E anche la Maria Margotti era fra quelle
donne, lavorava per i partigiani, faceva qualche cosa per la Resistenza. Ebbene
mi piacerebbe sapere dove era in quei giorni il carabiniere che le ha sparato e
l’ha ammazzata puntando verso di lei, verso tutto il popolo inerme la canna del
mitra bucato come un flauto. Può darsi che fosse a Salò, o se non a Salò in una
succursale della repubblichetta, pronto agli ordini di quel branco di pazzi
criminali che erano i suoi padroni, e se non c’era lui, c’era qualcuno di
quelli che adesso lo comandano; e c’era poi un altro branco di padroni, allora
nascosto in cantina, che sono poi saltati fuori quando non c’era più pericolo a
governare in nome di Cristo. Questi ultimi, un tempo, hanno fatto la voce
grossa all’estero, si sono vestiti coi colori della Resistenza, si sono fatti
proprio grandi di quello che avevano compiuto tutte le piccole Maria
Margotti d’Italia, e i fratelli, i figli, i mariti di tutte le Marie Margotti.
E adesso dicono a quelli che allora erano o nella repubblica di Salò o nascosti
con loro in cantina: «Sparate, sparate, questa gente ormai non ci serve più.
Anzi, ci annoia, ed è pericolosa con quel suo domandare lavoro e pane».
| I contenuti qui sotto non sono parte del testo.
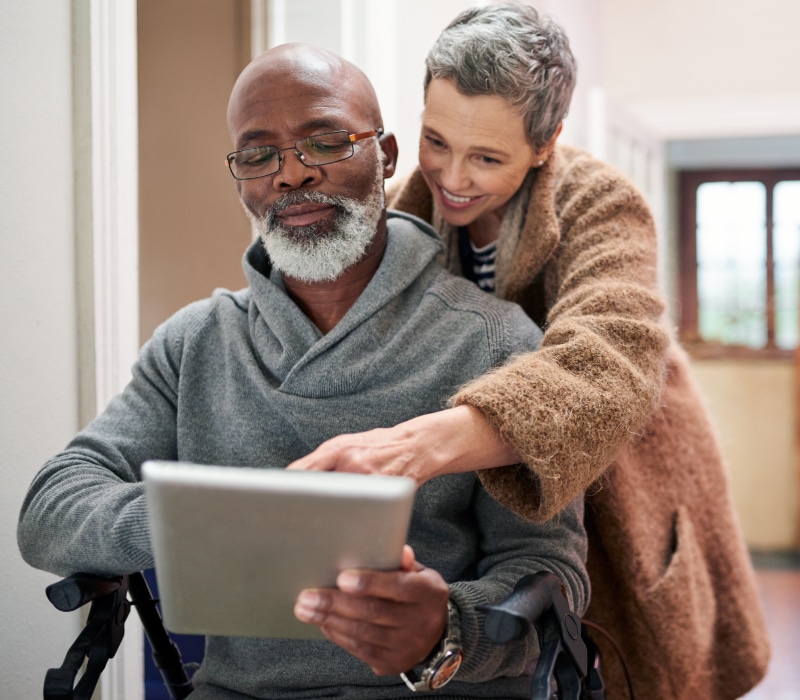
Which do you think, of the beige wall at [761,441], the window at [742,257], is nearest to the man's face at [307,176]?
the beige wall at [761,441]

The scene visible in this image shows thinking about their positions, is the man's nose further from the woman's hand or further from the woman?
the woman's hand

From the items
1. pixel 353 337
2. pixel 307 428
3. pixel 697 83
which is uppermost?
pixel 697 83

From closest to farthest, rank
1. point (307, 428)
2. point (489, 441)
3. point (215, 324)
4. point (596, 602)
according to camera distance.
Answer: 1. point (489, 441)
2. point (307, 428)
3. point (215, 324)
4. point (596, 602)

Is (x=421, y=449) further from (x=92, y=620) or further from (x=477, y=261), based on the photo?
(x=477, y=261)

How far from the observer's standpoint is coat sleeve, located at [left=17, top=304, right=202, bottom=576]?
127cm

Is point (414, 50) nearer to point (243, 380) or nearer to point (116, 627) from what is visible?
point (243, 380)

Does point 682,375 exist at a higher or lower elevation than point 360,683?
higher

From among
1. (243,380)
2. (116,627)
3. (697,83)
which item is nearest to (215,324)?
(243,380)

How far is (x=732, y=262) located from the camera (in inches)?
283

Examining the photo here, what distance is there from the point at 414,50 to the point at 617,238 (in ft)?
5.34

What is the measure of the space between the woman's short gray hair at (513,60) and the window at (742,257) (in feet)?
18.1

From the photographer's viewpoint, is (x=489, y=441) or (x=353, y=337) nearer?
(x=489, y=441)

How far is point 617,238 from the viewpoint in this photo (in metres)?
1.59

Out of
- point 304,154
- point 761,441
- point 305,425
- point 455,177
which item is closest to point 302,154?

Mi piacerebbe anche sapere che cosa ne
pensano quei signori ufficiali aviatori americani - e ce ne sono stati tanti -
che ebbero l’aereo colpito nel cielo del Mulino di Filo dalla contraerea
tedesca della Bastia. Venivano giù col paracadute, e noi, donne, compresa la
Maria Margotti, correvamo nella loro direzione con tute e giacche e scarpe;
erano ben felici di levarsi le belle divise di cuoio, panno e pelo, e indossare
i nostri poveri indumenti contadini, e trovare i partigiani che gli facevano
passare la linea e raggiungere le loro formazioni, evitando la prigionia
tedesca, la fame di Mauthausen ecc. Mi piacerebbe sapere come avrebbero fatto a
salvarsi, se non ci fossero state le Marie Margotti e i partigiani, se tutti in
Italia fossero stati come la brigata nera di Salò o come i padroni di oggi
allora nascosti in cantina. Ma i signori ufficiali anglo-americani fuggiti dai
campi di concentramento italiani e alloggiati allora intorno ai nostri fuochi,
scaldati nei loro letti, non si ricordano più di niente, mettono tutto in conto
gli episodi di guerra, belle storie eroiche da narrare nelle halls di Londra e
di Washington; e applaudono al piano Marshall, al piano Erp, al Patto
Atlantico, a tutti i piani e patti che oggi i padroni italiani accettano con
gratitudine in nome di Cristo per armare mani di italiani e comandarli di
sparare, di sparare senza pietà, contro la Maria Margotti del Mulino di Filo,
contro i braccianti di Brescia, di Persiceto, di Crevalcore, di Malborghetto,
contro tutte le vere donne ed i veri uomini d’Italia.